Wasserwerfer gegen Migranten
Am Dienstag hatten polnische Sicherheitskräfte nach übereinstimmenden Berichten aus Polen und Belarus Wasserwerfer gegen Migranten eingesetzt. Der Sprecher des Koordinators der polnischen Geheimdienste, Stanislaw Zaryn, sprach von einer "koordinierten Attacke gegen die polnische Grenze". Die Migranten hätten die Beamten und Soldaten mit Steinen, Flaschen und Erdklumpen beworfen. Sie seien außerdem mit Knallgranaten und Steinschleudern ausgestattet gewesen.
Belarussische Sicherheitsorgane hätten die Aktion koordiniert und beobachtet. Die Auseinandersetzungen waren polnischen Angaben zufolge nach zwei Stunden beendet. Die Angaben lassen sich nicht unabhängig überprüfen, weil Polen keine Medien für eine Berichterstattung aus der Grenzregion zulässt. Nach belarussischen Angaben mussten auch mehrere Migranten medizinisch behandelt werden.
Russlands Außenminister Sergej Lawrow verurteilte das Vorgehen der polnischen Sicherheitskräfte als "absolut inakzeptabel". Nach seinen Angaben feuerten diese auch "Schüsse über die Köpfe von Migranten hinweg in Richtung Belarus" ab.

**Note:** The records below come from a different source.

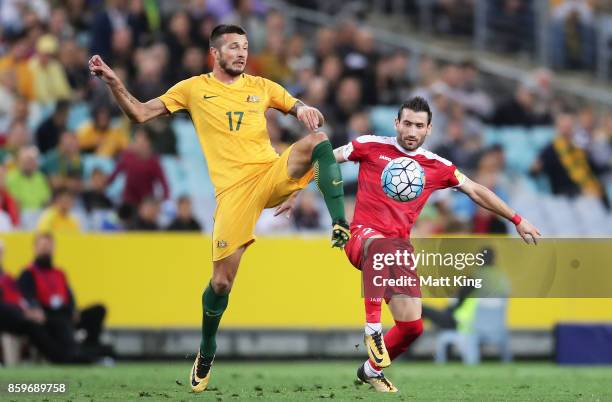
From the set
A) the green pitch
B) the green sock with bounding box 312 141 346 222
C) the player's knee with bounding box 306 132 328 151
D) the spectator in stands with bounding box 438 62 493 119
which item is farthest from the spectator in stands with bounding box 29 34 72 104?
the green sock with bounding box 312 141 346 222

Die Regierung in Minsk warf Warschau vor, für die Gewalteskalation verantwortlich zu sein. Von der polnischen Seite seien "direkte Provokationen und unmenschliche Behandlung" der "benachteiligten" Menschen an der Grenze ausgegangen, erklärte Außenamtssprecher Anatoli Glas.
Schwere Vorwürfe gegen Lukaschenko
Die EU wirft hingegen dem belarussischen Machthaber Alexander Lukaschenko vor, absichtlich Flüchtlinge ins Grenzgebiet zur EU zu schleusen, um sich für frühere Sanktionsbeschlüsse der Europäischen Union zu rächen. Minsk weist diese Anschuldigung zurück.
Lukaschenko versicherte am Dienstag, er wolle eine "hitzige Konfrontation" an der Grenze vermeiden. Mit Deutschlands Kanzlerin Angela Merkel sei er in einem Telefonat am Montag darin einig gewesen, dass eine Eskalation niemandem nütze - "weder der EU noch Belarus", sagte Lukaschenko laut der staatlichen Nachrichtenagentur Belta. Nach Angaben des Kreml telefonierte er am Dienstag auch mit Russlands Präsident Wladimir Putin zur Lage an der EU-Grenze.
Dem polnischen Grenzschutz zufolge campieren derzeit rund 4.000 Flüchtlinge bei eisigen Temperaturen auf der belarussischen Seite der Grenze. Am Dienstag kündigte Minsk die Errichtung eines "logistischen Zentrums" in der Region Grodno an, in dem Migranten übernachten könnten.
"Extrem gefährliche Situation"
Die Menschenrechtskommissarin des Europarats, Dunja Mijatovic, sprach nach einem Besuch von Gebieten auf der polnischen Seite der Grenze von einer "extrem gefährlichen Situation". Sie forderte einen uneingeschränkten Zugang für Hilfsorganisationen und Medienschaffende zum Grenzgebiet. Auf der Grundlage eines Ausnahmezustands verbietet Warschau derzeit Helfern und Journalisten den Zugang zum Grenzgebiet.
Die EU bereitet derzeit neue Sanktionen gegen Belarus vor. Die Weichen dafür hatten am Montag die EU-Außenminister gestellt. Auch das US-Außenministerium kündigte neue Strafmaßnahmen gegen Minsk an. Zugleich übte die EU zuletzt Druck auf Herkunfts- und Transitländer der Flüchtlinge aus, um Flüge nach Minsk zu unterbinden. Teilweise zeigte dies bereits Erfolg.
Turkish Airlines sperrte alle Flüge nach Minsk für Menschen aus Syrien, dem Irak und Jemen, die syrische Fluggesellschaft Cham Wings stellte ihre Verbindung in die belarussische Hauptstadt ein. Die irakische Botschaft in Moskau kündigte am Dienstag an, mit der freiwilligen Rückführung von Irakern aus Belarus zu beginnen. Am Donnerstag sollen demnach 200 Menschen in den Irak zurückgeflogen werden.